Max Rudolph Saint Albin à Jude Alix Patrick Salomon, à propos des 100 000 000 de gourdes: « Prends ta part, donne-moi ma part». Mais une fuite est venue contrarier les deux larrons.

La plus récente salissure, la dernière éclaboussure, souillure, flétrissure du monde décherpilleur concerne une demande de 100 millions de gourdes du ministre de l’Intérieur, Max Rudolph St Albin au ministre des Finances, Jude Alix Patrick Salomon, son asòs dans une manœuvre de type Lamothe-Pierre Richard Casimir. Ce joli et gras montant est censé servir à couvrir les activités de renseignements (sic) et de sécurité durant la célébration du 1er mai et pendant les festivités liées à la commémoration de la date de création du drapeau. L’idée serait de protéger la caravane du chef de l’État lors de ces célébrations, dans l’éventualité d’une tentative d’attaque contre le cortège présidentiel.

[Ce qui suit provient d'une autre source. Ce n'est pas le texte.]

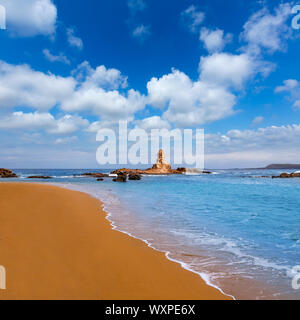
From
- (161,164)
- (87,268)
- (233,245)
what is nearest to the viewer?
(87,268)

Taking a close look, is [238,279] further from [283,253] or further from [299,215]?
[299,215]

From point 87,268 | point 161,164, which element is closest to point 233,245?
point 87,268

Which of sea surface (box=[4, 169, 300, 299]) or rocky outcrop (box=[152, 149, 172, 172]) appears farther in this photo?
rocky outcrop (box=[152, 149, 172, 172])

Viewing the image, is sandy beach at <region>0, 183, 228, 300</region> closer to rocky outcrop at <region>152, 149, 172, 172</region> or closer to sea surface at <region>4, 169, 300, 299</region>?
sea surface at <region>4, 169, 300, 299</region>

En effet, le cortège de Jovenel Moïse, est tombé sur une barricade et a essuyé des jets de pierres à l’Arcahaie, en revenant de l’Artibonite, le vendredi 7 avril en fin d’après-midi. Les unités spécialisées de la Police Nationale d’Haïti en charge de la sécurité du Chef de l’Etat ont pu sortir le premier mandataire de la nation de ce désagréable pétrin, grâce à leur ”promptitude et professionnalisme” selon le Bureau de la Présidence. Ce dernier a rapporté que Jovenel, le mal élu, ”est resté serein durant l’attaque”.

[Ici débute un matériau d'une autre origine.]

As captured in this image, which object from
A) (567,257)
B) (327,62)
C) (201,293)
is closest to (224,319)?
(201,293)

Cette sérénité peut n’avoir pas été le seul fait du sang-froid du président, d’autant que d’aucuns veulent voir dans cette embuscade un montage, une mise en scène. Justement, cette manœuvre embuscadante a pu être concoctée de toutes pièces par la présidence et ses ministres sousou, en prélude à la demande pour les 100 millions de gourdes. Qui sait ? Le mal, dit-on, existe. Mal de pouvoir,  mal de conserver celui-ci au prix même d’une mascarade barricadante ; mal de fric, mal de distraire l’opinion, mal de caponner  ”les extrémistes [dont]aucune action violente ne peut faire avancer leur cause” ; mal Micky, mal rose, mal grigri, mal vakabon, mal chèf, mal prezidan, mal makak.                               

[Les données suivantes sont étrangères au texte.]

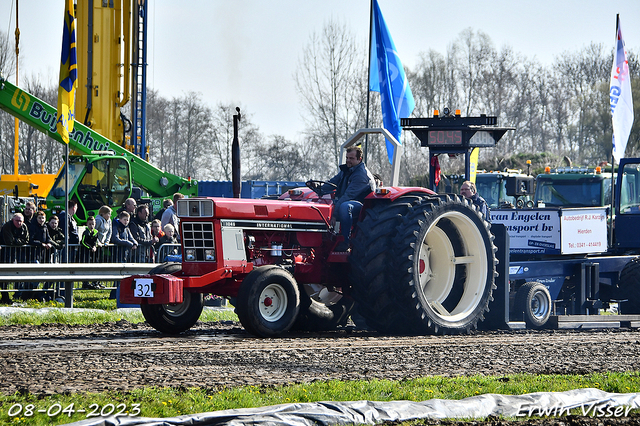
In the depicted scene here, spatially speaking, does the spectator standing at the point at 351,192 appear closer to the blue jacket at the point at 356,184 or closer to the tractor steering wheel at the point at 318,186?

Bien sûr, les autorités qui ne sont jamais à court d’imagination, d’astuce et de pirouettes verbales ont vite trouvé une explication, une justification à la requête cent-millionaire. Selon l’imagination des bureaucrates du Bureau de la Présidence rompus aux gymnastiques politiciennes d’emberlificotage, d’embobinage, d’embobelinage du grand public : ”Le ministère se fait le souci de s’assurer de toute filature pouvant déboucher sur des catastrophes regrettables et qui pourraient plonger le pays dans des situations difficiles”. Pa ban m.

À la vérité, on veut bien essayer de comprendre les besoins désembuscadants, sécuritaires du président, de la nécessité pour lui d’échapper à des embuscades, mais là où le bât blesse, écorche même, c’est dans la façon ticouloutarde, cachotière, peu démocratique de son entourage, de la Présidence, du sérail de flatteurs, de faire les choses, y compris, bien sûr, les ministres et le président  qui pourtant, pendant sa campagne électorale, à la manière (retorse) de Martelly s’est fendu d’être un réformateur, un candidat du renouveau. Ou tande bèf… Tu as beau entendre mugir des boufs, mais tu n’arrives jamais à voir de cornes.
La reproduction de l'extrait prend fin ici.